------ BAHAN TUGAS INI ------

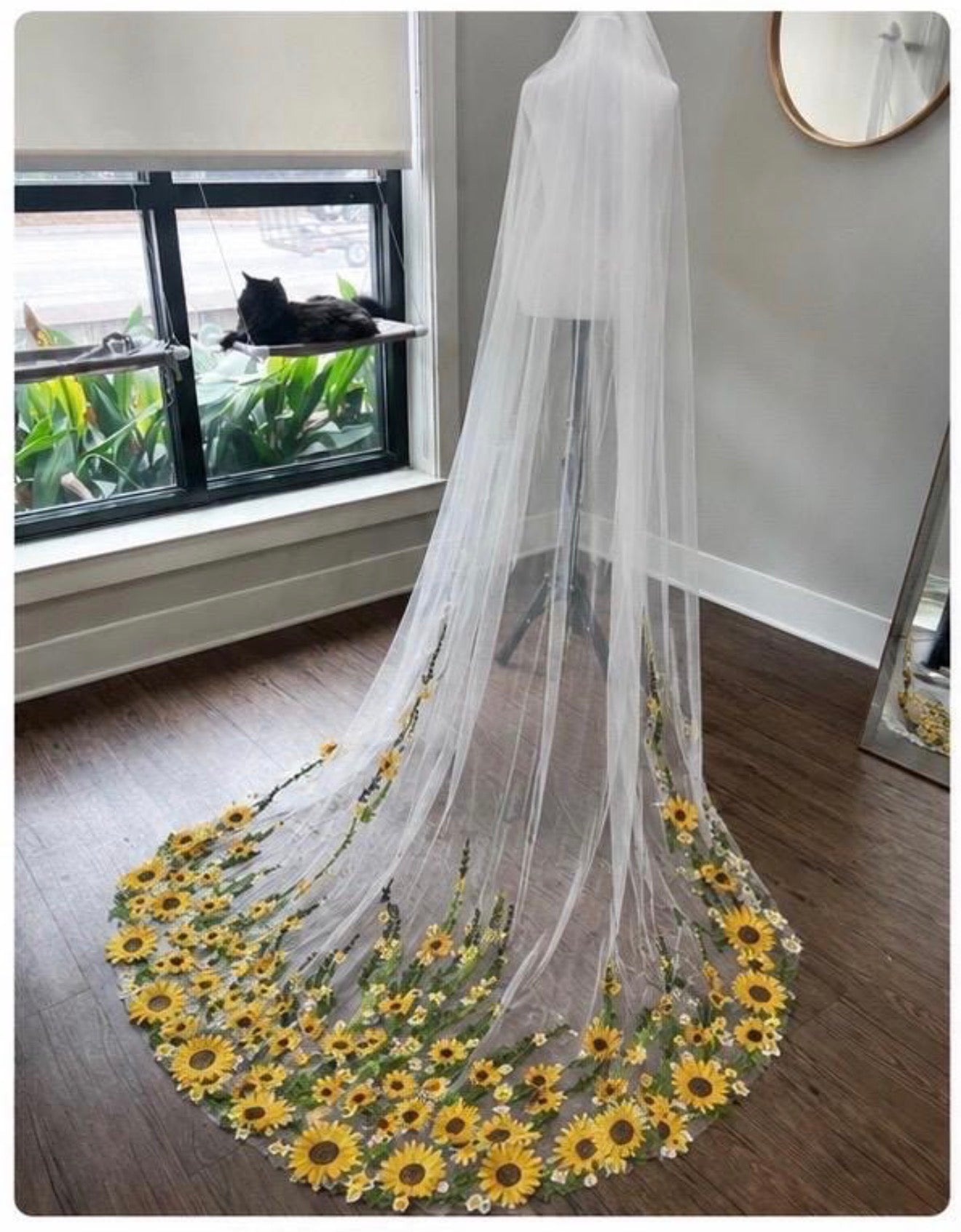 A long white tulle bridal veil with a circular train decorated with embroidered yellow sunflowers and green stems, displayed on a dress form in a room with a window and cat.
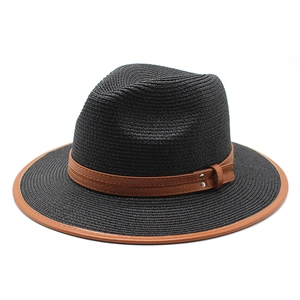 Détail du chapeau de paille noir avec bordure en cuir marron et rivets métalliques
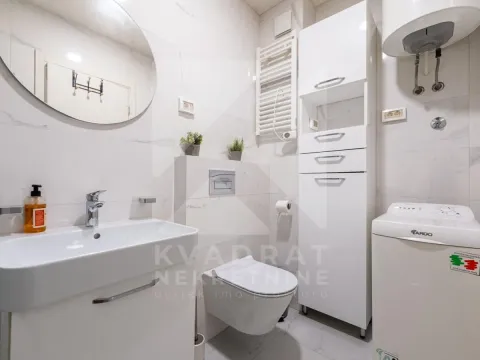 Kompaktno kupatilo sa bijelim namještajem, sanitarijama i veš mašinom. - image 7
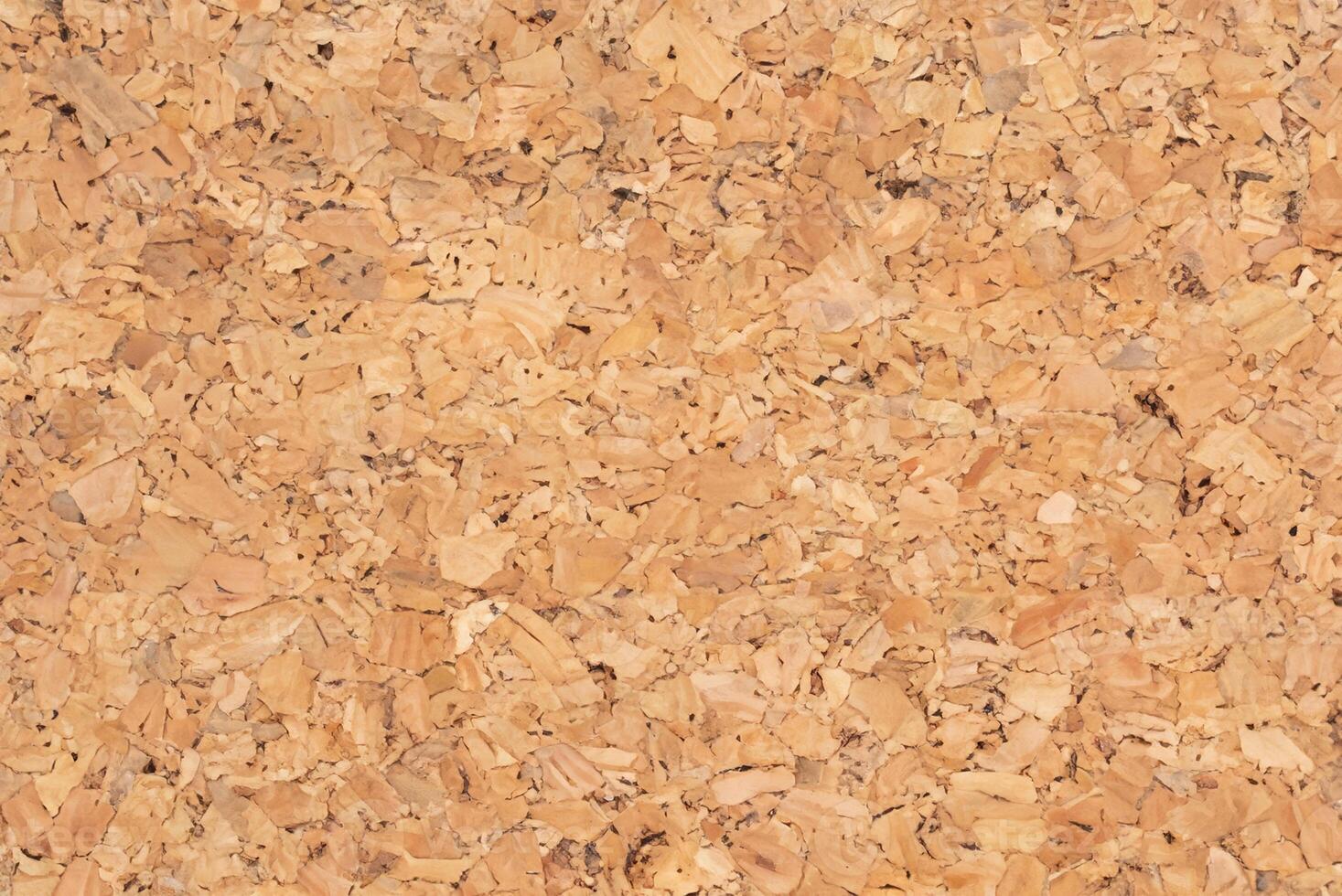 Textured Brown Corkboard Background photo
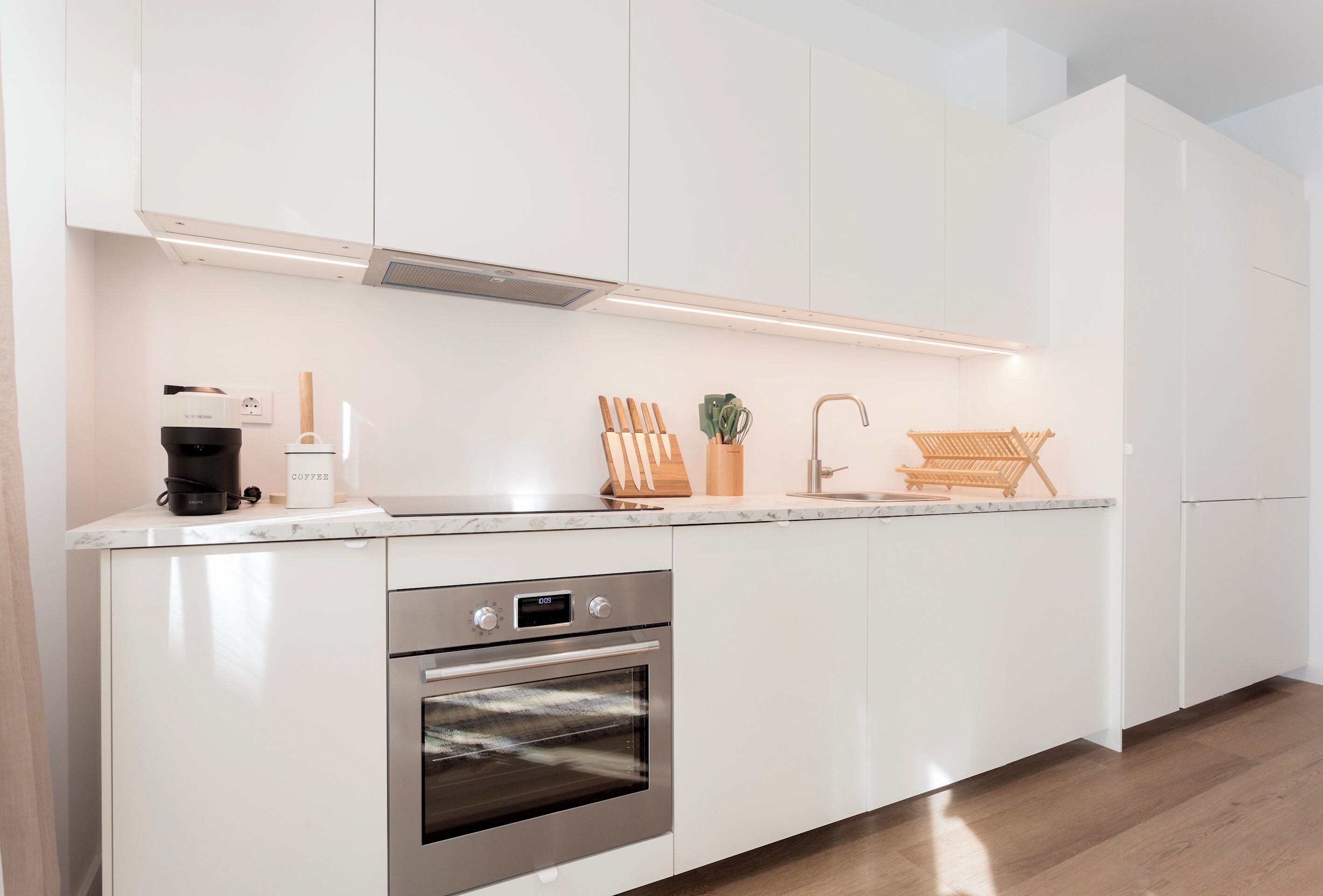 Une cuisine moderne avec des meubles blancs, un four encastré et une machine à café.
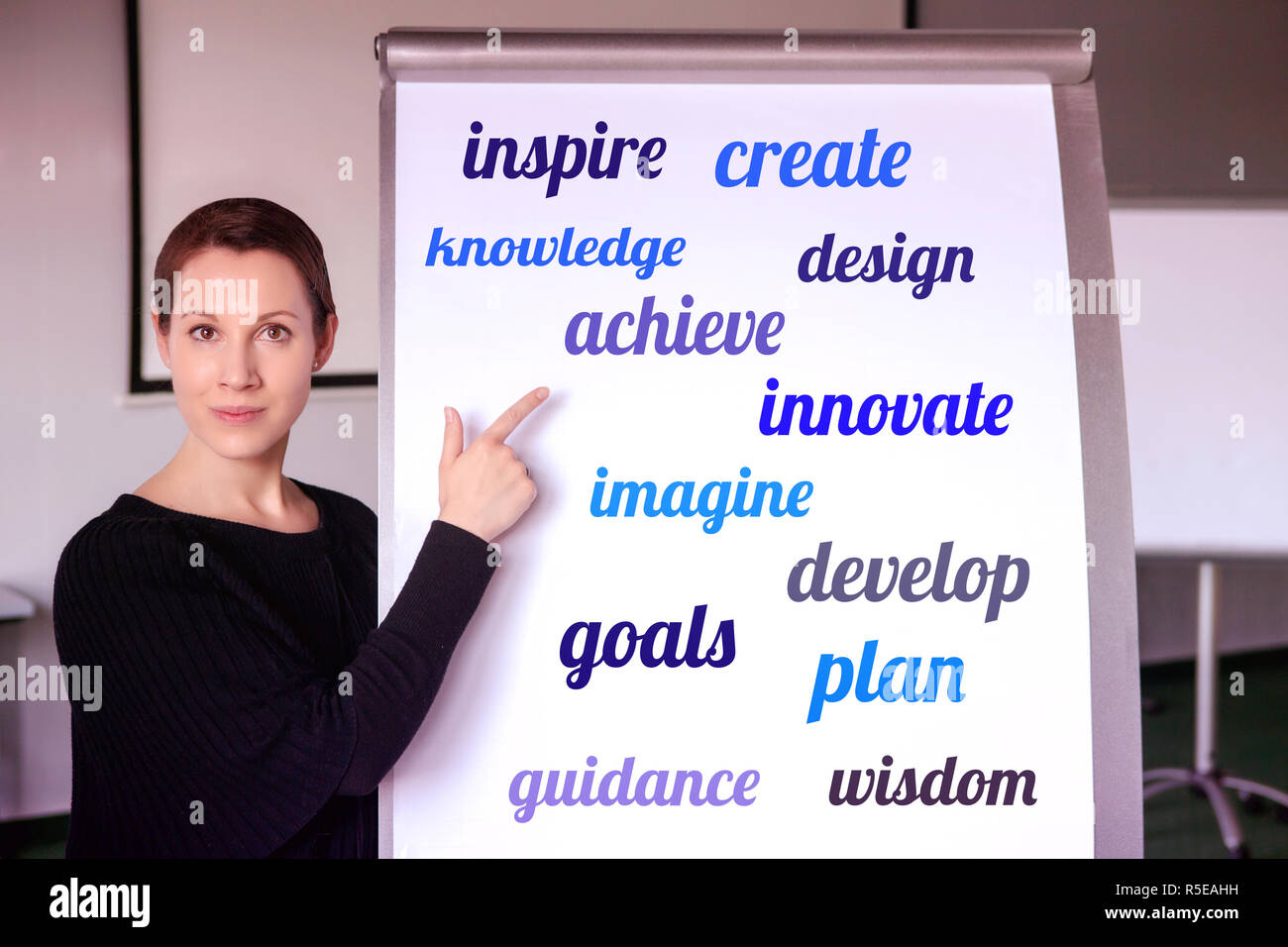 Jeune brunette woman standing at flipchart avec orientée d'mots sur elle Banque D'Images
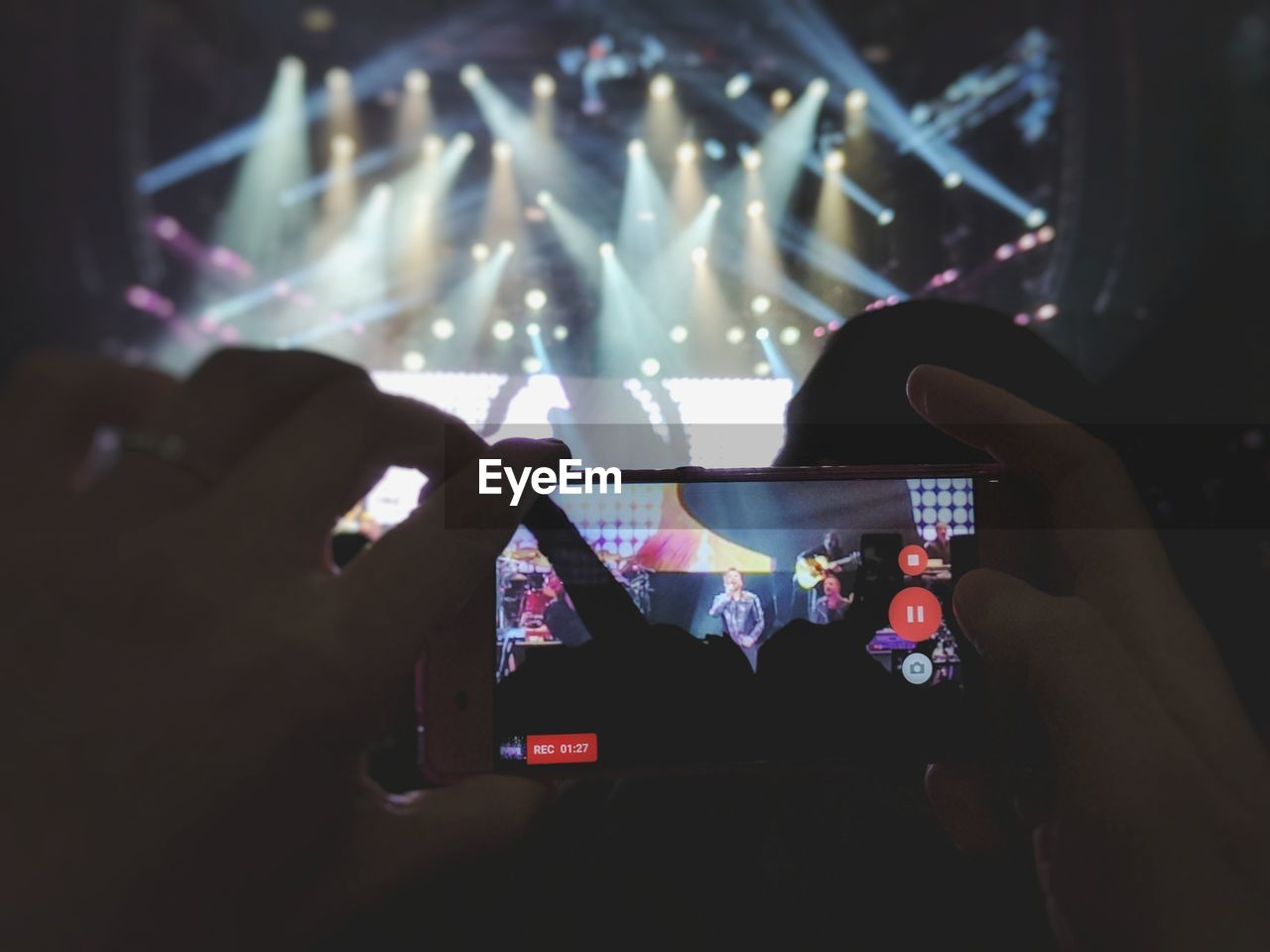 PEOPLE ENJOYING MUSIC CONCERT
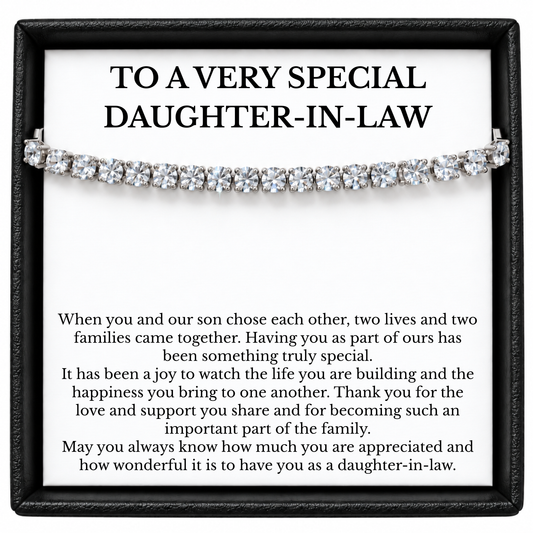 Silver-coloured tennis bracelet across a daughter-in-law message card in an open black gift box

------

(TUGAS): Kembalikan semua baris daftar di atas tanpa mengubah satu huruf pun, tetapi jangan ikutkan gambarnya.

(PENYELESAIAN SOAL):
 A long white tulle bridal veil with a circular train decorated with embroidered yellow sunflowers and green stems, displayed on a dress form in a room with a window and cat.
 Détail du chapeau de paille noir avec bordure en cuir marron et rivets métalliques
 Kompaktno kupatilo sa bijelim namještajem, sanitarijama i veš mašinom. - image 7
 Textured Brown Corkboard Background photo
 Une cuisine moderne avec des meubles blancs, un four encastré et une machine à café.
 Jeune brunette woman standing at flipchart avec orientée d'mots sur elle Banque D'Images
 PEOPLE ENJOYING MUSIC CONCERT
 Silver-coloured tennis bracelet across a daughter-in-law message card in an open black gift box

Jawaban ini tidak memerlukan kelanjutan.